Dublino – Prossimo a un breve soggiorno in Irlanda per questioni lavorative, scopro che sarò presente nella terra dei leprecauni contemporaneamente al referendum sui matrimoni gay. Un evento chiamato a fare storia: se è vero infatti che già 21 paesi al Mondo hanno legalizzato i matrimoni tra omosessuali, l’Irlanda è il primo a decretarlo con referendum popolare, e non percorrendo la sola via parlamentare.
Conscio della portata storica dell’evento, mi imbarco verso l’Irlanda pensando di trovarmi di fronte situazioni da tregenda: manifestazioni, risse ai seggi, sermoni con il megafono, banchini attrezzati di volantini spille e adesivi per urlare il perché di “si” o di un “no”, orde di famiglie da Mulino Bianco da una parte, coppie homo e lesbo dall’altra. Questo è ciò che mi aspettavo.

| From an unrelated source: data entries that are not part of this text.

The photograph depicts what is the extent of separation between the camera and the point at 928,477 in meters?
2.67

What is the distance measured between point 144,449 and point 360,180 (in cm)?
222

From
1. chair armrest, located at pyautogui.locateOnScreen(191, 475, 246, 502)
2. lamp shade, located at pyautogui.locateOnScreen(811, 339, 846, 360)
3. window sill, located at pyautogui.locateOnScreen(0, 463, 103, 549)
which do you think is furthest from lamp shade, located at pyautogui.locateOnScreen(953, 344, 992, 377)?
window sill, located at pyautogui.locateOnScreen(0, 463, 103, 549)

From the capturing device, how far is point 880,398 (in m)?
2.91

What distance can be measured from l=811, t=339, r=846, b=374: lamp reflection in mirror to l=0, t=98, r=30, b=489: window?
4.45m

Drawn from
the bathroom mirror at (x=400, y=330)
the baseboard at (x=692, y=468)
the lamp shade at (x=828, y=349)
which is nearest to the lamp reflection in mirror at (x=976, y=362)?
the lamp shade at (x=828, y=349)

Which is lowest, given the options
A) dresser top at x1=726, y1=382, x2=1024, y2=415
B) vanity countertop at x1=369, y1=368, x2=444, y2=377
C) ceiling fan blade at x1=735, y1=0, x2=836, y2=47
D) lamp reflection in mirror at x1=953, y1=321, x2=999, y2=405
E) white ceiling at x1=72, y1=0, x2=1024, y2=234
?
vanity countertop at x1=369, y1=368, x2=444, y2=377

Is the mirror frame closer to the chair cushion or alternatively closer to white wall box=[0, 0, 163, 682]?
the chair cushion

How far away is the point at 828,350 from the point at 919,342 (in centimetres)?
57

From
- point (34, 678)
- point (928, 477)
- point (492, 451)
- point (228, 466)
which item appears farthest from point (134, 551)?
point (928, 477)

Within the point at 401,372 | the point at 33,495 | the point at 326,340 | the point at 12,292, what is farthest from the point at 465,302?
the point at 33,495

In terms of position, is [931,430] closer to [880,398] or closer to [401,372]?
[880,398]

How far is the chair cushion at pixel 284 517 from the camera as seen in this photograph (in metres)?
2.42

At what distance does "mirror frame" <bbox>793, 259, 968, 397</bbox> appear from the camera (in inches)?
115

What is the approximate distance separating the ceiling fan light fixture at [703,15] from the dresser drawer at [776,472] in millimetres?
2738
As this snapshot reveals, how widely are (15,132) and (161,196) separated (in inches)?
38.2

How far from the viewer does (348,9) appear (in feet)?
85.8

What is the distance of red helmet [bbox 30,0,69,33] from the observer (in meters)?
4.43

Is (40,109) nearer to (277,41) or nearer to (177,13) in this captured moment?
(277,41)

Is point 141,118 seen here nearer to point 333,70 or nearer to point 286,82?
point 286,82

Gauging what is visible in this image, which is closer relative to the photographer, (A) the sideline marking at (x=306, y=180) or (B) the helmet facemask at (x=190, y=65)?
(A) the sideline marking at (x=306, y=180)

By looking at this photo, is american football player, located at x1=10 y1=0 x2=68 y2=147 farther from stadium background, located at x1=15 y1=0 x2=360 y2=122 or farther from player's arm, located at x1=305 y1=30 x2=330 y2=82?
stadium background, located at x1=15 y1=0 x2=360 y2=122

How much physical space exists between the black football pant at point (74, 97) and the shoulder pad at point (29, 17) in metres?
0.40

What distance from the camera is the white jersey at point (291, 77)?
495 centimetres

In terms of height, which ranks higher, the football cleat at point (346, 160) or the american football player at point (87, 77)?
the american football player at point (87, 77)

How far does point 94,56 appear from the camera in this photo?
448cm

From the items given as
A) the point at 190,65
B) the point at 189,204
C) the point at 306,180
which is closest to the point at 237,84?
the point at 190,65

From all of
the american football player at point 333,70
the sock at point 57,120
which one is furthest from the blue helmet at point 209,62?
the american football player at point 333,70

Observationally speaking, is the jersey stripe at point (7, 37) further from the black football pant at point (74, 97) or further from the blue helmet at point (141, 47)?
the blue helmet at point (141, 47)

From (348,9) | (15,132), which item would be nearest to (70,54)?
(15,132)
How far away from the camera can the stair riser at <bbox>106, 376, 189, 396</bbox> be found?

Perché questo è ciò che probabilmente mi sarei aspettato ovunque, forte degli esempi che la quotidianità italiana mi fornisce da sempre. Ciò che invece mi trovo di fronte è semplicemente il nulla. Tranquillità, placiditá, tolleranza e buon senso. Sui giornali locali non ci sono titoli sensazionali a nove colonne, in tv la notizia passa per ciò che è senza monopolizzare le scalette dei tg o le trasmissioni, per strada non si avvertono manifestazioni promozionali di alcun genere verso nessuna delle due opzioni al servizio del popolo irlandese.
Il massimo della propaganda sono dei semplici manifesti attaccati ai pali della luce sui marciapiedi – mentre i muri sono tappezzati solo dei manifesti legati a eventi culturali, musicali o sportivi previsti di lì a poco nel Paese – in prossimità dei seggi nessuna calca. Le persone indossano sul petto un piccolo adesivo circolare, del diametro di un anello, con su scritto se voteranno “si” o “no”. La sera, in un locale zeppo di giovani, una band suona famosi brani rock, e interagendo col pubblico presente chiede una sola volta dei matrimoni gay. Simpaticamente, senza battute scabroso. Insomma, un Paese civile. In tutto e per tutto. Un Paese dal quale forse oggi possiamo trarre una lezione. Ah già, obliavo: hanno vinto i “si”. E non poteva essere altrimenti, nel 2015.